▸ **Given data**:
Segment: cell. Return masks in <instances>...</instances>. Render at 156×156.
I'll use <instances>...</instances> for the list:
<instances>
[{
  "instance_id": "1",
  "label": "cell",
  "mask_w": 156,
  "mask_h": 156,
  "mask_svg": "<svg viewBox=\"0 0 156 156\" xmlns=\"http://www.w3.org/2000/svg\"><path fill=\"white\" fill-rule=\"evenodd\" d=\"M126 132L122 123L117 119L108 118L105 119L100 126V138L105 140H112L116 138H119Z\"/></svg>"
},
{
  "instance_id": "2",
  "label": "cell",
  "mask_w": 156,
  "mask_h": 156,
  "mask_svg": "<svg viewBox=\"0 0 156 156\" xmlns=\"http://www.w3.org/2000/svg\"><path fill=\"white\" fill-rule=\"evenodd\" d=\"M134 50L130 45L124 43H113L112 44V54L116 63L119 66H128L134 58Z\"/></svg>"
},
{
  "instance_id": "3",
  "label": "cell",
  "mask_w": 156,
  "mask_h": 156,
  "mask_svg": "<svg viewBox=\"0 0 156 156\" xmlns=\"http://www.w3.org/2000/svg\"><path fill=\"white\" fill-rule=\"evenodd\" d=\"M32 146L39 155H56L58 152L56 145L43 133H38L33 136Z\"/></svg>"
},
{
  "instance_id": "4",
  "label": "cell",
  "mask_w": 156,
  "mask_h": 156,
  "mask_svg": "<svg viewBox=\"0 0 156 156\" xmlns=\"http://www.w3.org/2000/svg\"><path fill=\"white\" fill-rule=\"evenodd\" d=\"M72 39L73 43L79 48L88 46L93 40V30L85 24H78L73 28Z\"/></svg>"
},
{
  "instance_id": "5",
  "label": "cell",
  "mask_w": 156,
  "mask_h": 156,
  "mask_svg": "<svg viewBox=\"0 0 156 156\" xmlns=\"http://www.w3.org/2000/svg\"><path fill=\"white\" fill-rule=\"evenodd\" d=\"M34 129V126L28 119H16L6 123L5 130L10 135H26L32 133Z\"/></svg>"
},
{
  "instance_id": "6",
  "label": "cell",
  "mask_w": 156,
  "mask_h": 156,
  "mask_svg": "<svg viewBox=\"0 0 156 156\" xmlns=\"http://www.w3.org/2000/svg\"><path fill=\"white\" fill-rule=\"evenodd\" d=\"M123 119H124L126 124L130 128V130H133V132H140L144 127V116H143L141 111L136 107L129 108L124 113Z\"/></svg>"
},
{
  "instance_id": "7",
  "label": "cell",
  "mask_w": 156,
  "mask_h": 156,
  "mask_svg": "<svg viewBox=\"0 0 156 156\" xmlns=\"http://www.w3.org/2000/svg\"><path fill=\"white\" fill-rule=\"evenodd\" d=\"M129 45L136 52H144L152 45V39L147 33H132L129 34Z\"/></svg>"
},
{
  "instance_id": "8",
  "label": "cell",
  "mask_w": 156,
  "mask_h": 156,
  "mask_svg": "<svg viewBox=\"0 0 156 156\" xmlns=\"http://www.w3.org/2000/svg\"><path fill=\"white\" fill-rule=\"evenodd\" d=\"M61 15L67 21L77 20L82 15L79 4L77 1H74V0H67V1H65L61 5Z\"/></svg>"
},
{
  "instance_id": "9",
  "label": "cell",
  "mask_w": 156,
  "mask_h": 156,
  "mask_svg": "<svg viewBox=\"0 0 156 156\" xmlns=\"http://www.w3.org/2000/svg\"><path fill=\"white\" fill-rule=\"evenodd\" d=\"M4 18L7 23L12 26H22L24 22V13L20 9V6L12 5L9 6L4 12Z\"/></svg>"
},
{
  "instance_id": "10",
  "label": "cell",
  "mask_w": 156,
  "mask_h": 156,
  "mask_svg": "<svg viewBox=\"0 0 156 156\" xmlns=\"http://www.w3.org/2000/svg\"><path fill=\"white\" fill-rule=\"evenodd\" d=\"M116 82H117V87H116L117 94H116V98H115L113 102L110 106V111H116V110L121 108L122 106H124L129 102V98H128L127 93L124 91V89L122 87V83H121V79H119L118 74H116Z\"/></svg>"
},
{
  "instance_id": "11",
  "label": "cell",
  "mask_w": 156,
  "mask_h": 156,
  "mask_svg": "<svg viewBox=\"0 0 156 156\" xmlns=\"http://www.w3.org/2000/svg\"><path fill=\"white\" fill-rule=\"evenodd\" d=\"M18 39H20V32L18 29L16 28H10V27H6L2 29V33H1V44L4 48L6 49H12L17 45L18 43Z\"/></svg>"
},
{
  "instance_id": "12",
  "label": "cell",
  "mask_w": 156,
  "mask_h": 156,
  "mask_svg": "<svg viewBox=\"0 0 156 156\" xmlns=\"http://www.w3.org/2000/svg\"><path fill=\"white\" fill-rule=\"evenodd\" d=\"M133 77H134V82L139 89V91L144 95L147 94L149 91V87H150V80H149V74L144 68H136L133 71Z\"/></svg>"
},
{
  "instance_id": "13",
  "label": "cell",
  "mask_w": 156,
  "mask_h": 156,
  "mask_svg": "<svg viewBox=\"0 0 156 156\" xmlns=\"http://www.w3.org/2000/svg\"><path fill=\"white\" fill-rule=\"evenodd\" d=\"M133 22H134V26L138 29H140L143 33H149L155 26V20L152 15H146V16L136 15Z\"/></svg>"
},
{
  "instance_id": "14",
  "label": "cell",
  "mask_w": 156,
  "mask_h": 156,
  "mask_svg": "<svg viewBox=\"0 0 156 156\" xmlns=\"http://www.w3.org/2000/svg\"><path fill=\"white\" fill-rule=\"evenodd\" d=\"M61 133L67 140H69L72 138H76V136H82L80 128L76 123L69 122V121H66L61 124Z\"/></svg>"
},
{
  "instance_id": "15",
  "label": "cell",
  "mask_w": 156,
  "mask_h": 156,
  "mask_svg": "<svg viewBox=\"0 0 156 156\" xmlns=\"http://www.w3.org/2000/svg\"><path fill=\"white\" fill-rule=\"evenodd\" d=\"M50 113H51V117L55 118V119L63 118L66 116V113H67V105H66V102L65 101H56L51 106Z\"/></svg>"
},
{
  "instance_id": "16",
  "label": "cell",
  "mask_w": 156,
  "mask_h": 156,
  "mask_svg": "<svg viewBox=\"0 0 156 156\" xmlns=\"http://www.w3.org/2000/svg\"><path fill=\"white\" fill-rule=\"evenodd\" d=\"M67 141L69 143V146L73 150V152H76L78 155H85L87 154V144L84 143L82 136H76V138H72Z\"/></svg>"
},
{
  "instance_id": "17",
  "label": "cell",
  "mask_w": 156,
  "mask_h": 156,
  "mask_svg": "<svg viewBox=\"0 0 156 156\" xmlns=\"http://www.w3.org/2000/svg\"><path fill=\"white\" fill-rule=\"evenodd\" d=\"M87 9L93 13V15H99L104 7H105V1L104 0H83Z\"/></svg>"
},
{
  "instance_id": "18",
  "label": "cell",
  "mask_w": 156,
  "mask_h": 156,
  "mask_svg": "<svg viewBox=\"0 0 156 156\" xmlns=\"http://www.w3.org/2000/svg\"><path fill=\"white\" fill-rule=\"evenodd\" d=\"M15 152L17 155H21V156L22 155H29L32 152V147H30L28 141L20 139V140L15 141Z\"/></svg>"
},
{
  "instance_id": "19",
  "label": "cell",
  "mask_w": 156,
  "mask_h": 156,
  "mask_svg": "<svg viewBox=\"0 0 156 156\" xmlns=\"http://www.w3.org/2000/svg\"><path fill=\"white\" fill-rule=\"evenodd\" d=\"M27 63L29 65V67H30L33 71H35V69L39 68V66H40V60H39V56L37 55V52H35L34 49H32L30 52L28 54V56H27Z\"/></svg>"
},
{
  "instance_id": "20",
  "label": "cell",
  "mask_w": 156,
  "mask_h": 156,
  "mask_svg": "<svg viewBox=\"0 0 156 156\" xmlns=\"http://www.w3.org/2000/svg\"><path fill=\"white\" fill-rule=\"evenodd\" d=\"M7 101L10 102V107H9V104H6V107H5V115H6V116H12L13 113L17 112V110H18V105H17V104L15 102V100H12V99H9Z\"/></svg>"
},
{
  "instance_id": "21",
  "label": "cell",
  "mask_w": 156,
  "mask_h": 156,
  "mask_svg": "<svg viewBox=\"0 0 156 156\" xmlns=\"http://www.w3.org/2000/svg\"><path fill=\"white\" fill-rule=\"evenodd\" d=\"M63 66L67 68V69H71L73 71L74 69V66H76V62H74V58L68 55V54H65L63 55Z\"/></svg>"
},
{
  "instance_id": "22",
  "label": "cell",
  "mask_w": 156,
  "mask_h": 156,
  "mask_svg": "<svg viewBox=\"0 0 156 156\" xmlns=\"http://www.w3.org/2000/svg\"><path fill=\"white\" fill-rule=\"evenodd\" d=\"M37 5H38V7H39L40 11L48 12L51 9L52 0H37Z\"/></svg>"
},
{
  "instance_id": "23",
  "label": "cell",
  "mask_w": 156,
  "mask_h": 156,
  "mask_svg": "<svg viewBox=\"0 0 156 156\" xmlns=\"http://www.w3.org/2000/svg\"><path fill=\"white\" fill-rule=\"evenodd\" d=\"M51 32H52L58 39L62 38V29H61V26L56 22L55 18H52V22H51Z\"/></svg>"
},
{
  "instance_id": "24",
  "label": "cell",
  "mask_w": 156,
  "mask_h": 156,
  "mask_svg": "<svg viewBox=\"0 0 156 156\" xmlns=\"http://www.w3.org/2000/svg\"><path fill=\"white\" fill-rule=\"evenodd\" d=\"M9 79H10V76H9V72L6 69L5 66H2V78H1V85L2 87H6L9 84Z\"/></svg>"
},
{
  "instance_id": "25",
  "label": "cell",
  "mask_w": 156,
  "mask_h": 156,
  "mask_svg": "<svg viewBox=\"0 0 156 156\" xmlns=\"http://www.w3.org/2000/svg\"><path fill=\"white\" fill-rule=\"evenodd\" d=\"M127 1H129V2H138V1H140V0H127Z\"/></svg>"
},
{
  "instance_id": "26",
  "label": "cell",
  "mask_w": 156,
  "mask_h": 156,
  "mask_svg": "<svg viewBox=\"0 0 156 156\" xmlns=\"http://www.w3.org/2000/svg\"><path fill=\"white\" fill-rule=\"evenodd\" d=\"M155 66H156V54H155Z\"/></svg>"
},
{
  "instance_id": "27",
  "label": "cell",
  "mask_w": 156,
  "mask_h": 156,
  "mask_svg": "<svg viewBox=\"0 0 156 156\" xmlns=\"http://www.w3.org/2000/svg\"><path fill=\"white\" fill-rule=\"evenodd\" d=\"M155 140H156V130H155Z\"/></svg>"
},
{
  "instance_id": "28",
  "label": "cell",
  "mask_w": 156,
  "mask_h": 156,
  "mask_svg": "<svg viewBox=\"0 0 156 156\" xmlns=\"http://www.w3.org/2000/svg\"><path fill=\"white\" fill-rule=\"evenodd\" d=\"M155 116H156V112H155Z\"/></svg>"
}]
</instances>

▸ **Brief**: State how many lines of the material contain the string "instances", with case counting. Give only the number.

▸ **Response to the exercise**: 4